En relisant votre article, Mach’, je m’aperçois que je suis en désaccord majeur avec ce que vous dites sur deux points importants :
1. Sur le fait que Kant irait à l’encontre de Machiavel en insistant plus le devoir être que sur l’être : Kant, comme Spinoza, était opposé à toute téléologie, c’est-à-dire à tout projet de faire advenir en acte une nature latente. Kant me semble donc davantage à ranger dans le camp Moderne, à l’instar de Machiavel, que du côté d’une philosophie « finaliste ». Que Kant ait en plus théorisé les droits universels, ça fait partie des curiosités de ce personnage, de ses inconséquences, et de ce manque de rigueur (allez, lâchons le mot !) qui me font préférer des Machiavel, des Rousseau ou des Hegel à des Hobbes, des Locke ou des Kant.

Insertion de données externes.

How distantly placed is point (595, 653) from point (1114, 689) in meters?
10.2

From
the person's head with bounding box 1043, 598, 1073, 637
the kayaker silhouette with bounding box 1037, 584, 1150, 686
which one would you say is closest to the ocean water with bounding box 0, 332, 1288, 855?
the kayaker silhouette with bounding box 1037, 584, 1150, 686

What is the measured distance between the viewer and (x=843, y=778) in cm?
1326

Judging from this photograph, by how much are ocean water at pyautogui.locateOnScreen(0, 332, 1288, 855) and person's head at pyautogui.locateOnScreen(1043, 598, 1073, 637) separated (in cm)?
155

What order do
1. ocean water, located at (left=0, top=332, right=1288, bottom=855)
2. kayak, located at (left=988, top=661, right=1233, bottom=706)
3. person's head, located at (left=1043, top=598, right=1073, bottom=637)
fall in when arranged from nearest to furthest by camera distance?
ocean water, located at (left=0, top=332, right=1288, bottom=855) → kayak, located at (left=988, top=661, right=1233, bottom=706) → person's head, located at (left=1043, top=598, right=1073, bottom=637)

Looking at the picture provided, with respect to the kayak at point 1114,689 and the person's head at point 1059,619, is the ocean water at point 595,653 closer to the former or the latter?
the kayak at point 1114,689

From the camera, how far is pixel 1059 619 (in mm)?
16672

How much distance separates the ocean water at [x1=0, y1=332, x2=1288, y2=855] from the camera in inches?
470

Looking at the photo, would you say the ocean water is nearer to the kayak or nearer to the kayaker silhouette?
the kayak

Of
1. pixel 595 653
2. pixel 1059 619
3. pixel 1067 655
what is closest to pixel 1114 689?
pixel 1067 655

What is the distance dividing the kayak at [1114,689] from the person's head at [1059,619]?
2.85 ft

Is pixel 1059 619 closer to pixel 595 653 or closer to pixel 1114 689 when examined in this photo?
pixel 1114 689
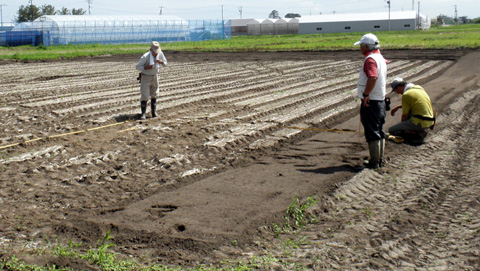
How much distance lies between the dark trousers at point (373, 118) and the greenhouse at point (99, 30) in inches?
2084

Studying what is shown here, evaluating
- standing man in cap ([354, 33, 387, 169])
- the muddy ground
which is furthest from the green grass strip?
standing man in cap ([354, 33, 387, 169])

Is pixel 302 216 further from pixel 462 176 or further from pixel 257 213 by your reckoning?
pixel 462 176

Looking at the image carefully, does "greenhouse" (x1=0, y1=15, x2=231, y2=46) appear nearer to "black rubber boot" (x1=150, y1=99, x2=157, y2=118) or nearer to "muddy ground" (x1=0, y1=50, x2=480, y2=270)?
"muddy ground" (x1=0, y1=50, x2=480, y2=270)

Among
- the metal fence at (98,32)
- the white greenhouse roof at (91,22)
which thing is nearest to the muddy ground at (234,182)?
the metal fence at (98,32)

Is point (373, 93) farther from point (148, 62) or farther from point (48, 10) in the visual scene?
point (48, 10)

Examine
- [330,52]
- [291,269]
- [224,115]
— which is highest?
[330,52]

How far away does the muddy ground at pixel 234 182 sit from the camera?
5.29 metres

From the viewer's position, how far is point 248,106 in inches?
549

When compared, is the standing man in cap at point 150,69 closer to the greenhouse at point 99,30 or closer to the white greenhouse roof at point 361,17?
the greenhouse at point 99,30

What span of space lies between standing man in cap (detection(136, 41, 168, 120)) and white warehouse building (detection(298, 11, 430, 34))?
80.8 metres

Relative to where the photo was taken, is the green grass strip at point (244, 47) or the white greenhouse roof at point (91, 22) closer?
the green grass strip at point (244, 47)

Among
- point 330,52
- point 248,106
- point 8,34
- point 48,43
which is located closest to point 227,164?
point 248,106

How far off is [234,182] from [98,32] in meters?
56.1

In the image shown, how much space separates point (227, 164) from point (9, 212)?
3.45 m
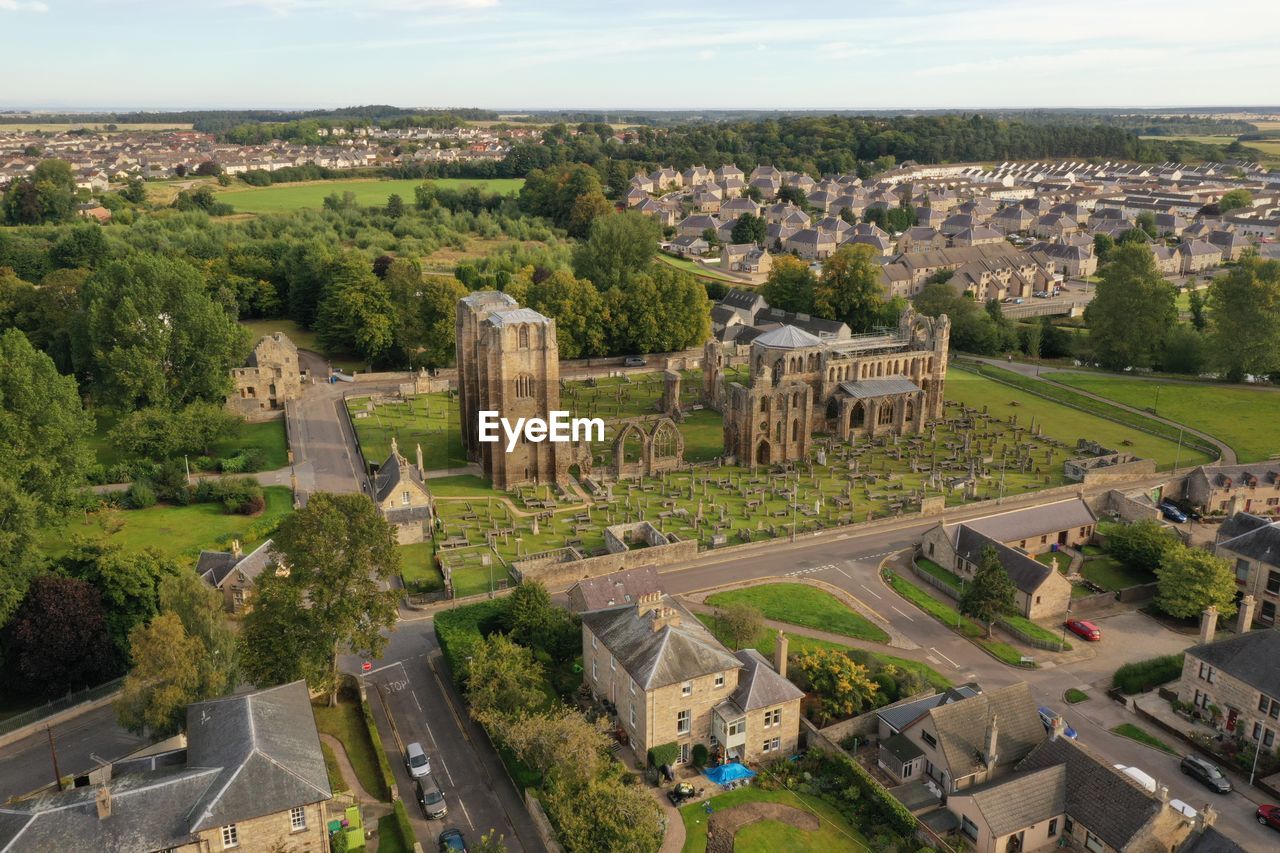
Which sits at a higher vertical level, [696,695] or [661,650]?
[661,650]

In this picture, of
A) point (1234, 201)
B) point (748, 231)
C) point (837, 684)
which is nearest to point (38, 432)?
point (837, 684)

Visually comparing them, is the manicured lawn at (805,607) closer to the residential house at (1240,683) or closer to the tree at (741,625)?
the tree at (741,625)

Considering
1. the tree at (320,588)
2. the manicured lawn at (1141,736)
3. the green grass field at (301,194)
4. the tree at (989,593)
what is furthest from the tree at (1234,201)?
the tree at (320,588)

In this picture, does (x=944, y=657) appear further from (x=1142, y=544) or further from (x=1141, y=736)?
(x=1142, y=544)

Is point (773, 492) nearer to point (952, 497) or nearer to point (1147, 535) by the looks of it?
point (952, 497)

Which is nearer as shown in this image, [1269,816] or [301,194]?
[1269,816]

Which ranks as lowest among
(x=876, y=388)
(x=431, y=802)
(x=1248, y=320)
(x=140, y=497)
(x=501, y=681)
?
(x=431, y=802)
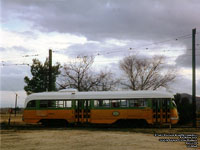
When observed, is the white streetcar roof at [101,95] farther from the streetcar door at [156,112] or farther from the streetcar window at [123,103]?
the streetcar door at [156,112]

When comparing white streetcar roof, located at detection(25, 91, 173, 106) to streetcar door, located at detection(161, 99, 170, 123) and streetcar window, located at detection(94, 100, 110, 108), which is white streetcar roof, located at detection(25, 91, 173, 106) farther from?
streetcar door, located at detection(161, 99, 170, 123)

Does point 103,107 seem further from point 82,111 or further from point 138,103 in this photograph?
point 138,103

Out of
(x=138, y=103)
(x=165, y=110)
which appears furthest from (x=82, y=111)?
(x=165, y=110)

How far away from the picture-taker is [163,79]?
49.5 meters

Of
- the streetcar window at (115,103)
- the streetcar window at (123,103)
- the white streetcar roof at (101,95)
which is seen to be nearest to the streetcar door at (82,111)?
the white streetcar roof at (101,95)

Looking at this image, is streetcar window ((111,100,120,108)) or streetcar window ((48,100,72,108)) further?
streetcar window ((48,100,72,108))

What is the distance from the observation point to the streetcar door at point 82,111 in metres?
23.1

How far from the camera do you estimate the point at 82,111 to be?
23203 mm

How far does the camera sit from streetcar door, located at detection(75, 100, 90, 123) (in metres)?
23.1

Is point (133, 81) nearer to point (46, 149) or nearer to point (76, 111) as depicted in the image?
point (76, 111)

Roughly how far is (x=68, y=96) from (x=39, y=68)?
33.5m

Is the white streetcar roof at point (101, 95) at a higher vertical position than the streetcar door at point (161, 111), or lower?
higher

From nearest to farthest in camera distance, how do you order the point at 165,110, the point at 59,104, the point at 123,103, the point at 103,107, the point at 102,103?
the point at 165,110, the point at 123,103, the point at 103,107, the point at 102,103, the point at 59,104

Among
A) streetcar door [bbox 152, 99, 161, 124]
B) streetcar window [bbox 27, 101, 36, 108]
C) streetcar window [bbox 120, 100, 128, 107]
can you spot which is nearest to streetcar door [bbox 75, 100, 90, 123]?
streetcar window [bbox 120, 100, 128, 107]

2. Sur le fait que Machiavel aurait fait perdre son autonomie à la morale : je dirais plutôt que Machiavel rompt l’ordre ancien. Jadis, éthique et politique étaient articulées indissociablement l’une à l’autre, l’éthique en tant qu’effort demandé à chaque partie de s’accorder au tout, et en regard la politique en tant que discipline régulant les éthiques particulières, la morale générale et l’action du tout sur les parties (droits et devoirs). Avec Machiavel (en gros), on passe de cela à une dissociation entre les deux, puis à une instrumentalisation de la morale par la sphère politique.